The name “Starlight Distillery” and “Barrel Finished Whiskey” is practically synonymous these days. Sure, Starlight does produce some very good bourbon and rye whiskey that is unfinished, but the ones they’re known for are finished. Enthusiasts from multiple states have started to latch onto the brand solely because of their single barrels that are finished in rare or unique barrels. Other distilleries haven’t been as fast to join the party leaving Starlight in very select company.
Before Starlight was created, it was only known as Huber’s Winery. The Winery had a relatively long history of making various fruit brandies alongside of their wine with peach brandy being their most recognizable ones. But the bottle I’m reviewing today was not finished in a leftover brandy or wine cask from their grounds. Instead, the bourbon bourbon was rested for many months inside of a Vino de Naranja (VDN) cask that comes from the Andaluica territory of Spain. VDN is made with fresh orange peels macerated with white wine. Through this process of soaking, the wine extracts subtle orange flavors without the use of heat. Once those barrels were dumped and transported to Indiana, Starlight has been filling them up with both bourbon and rye whiskey. The bottle I am reviewing today is from an unknown group that gave it the name “Don Orangiovanni.” I know no other information that this, but it seems like it’s a made up name.
Base Bourbon Stats
The quick stats on the base bourbon is that it is a blend of 4.5, 5 and 6 year old bourbons. Those barrels contained a blend of Starlight’s 3 grain mashbill (60% corn, 20% rye and 20% malt) and their 4 grain mashbill (51% corn, 20% rye, 20% malt and 9% wheat). This blend is typically used to fill up the finishing casks as needed which technically results in a “single” barrel product in the end.
Starlight has a few finishing casks that get a lot of attention from enthusiasts and VDN is definitely one of them (along with their Cigar Batch, Honey and Peach finishes). I believe enthusiasts have embraced this one so much because Heaven Hill released a similar bourbon in 2019 in the form of a Parker’s Heritage release. That one saw bourbon being finished in Orange Curacao barrels. The difference between Orange Curacao and VDN seems to be that Curacao is made with a base of either grain neutral spirits or cognac whereas VDN is a wine. So does that mean that the orange taste in this release from Starlight will have less orange influence? There’s only one way to find out. I sampled this neat in a glencairn.

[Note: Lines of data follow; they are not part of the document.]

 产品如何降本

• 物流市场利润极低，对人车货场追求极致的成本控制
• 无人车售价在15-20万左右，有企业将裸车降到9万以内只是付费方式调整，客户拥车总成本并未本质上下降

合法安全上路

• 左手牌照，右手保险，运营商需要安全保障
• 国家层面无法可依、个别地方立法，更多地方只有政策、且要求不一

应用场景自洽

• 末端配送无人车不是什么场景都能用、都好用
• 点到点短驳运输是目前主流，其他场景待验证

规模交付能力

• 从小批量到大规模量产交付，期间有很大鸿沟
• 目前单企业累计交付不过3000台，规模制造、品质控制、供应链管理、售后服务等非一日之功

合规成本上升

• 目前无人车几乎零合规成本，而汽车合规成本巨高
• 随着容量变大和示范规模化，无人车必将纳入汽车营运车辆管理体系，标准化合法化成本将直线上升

Nose: You’d think oranges would be the first note I would find, but it is actually the smell of melted Halloween Candy Corn. Those artificially sweet notes actually combine quite well with notes of pithy orange flesh and sharp cinnamon. This is a really fascinating nose when all of those notes combine with oak spice and a more mellow, seasoned oak.
Palate: The spice is very prevalent upon each sip, attacking the tip of your tongue. Cinnamon rolls smothered with orange creme icing showcase a sweeter version of Starlight’s standard bourbon. It has very bold flavors but cannot completely cover up the youthfulness of the bourbon underneath. Each sip straddles a line between orange juice and its distant cousin “Sunny-D.” There is a certain antiseptic mouthwash quality that gradually increases as the session goes on. I wish it wasn’t there. The barrel char influence from bourbon barrel peaks its head out every now and then but gets easily overwhelmed by the waves of orange flavors. As a final note, every now and then I pick up on a sensation that makes me think I’m tasting a malt whiskey, it’s odd but it’s just something that I circled a lot in my tasting notes.
Finish: Orange notes stay on my tongue stick around for a long time. They are a bit sweeter than they tasted on the palate. There is still sharp cinnamon flavors and other baking spice notes floating around giving a warm Kentucky Hug all the way down. The oak turns somewhat dry too. The bourbon underneath shows some lingering notes of oak and vanilla. Overall, the VDN barrel helps cover up about 90% of the youthful bourbon flavors but I still think that this could be a really special bourbon with about 2 more years in the barrel.
Overall, the VDN cask used in this single barrel release did what it was asked. It imparted very polarizing orange notes to a bourbon was already pretty good but may have needed a little extra time in the barrel. In my notes, I wrote down that Starlight needs to find a way to increase the age of their barrels because in most of their releases I find that the finishing flavors get interrupted by youthful undertones.
With that being said, I noticed the VDN barrels seemed give the bourbon less orange-forward notes than the Parker’s Heritage release I talked about earlier. In regard to that one, the Orange Curacao barrels made it taste like Mop N’ Glo floor cleaner. This Starlight release’s orange influence is somewhat less than that, but still unmistakable.
In the world of bourbon flavors, there are really only about a couple dozen flavors that naturally occur through the distillation process and from interaction with the oak of a barrel. Orange is one of them and many people prize bottles that contain a lot of it. I view finishing bourbon in VDN barrels as a way to just accentuate the orange note, which is why I ultimately enjoyed this bottle. So if you are a person who also enjoys the fruit-forward notes in your bourbon, then Starlight’s VDN finished bourbon may be for you.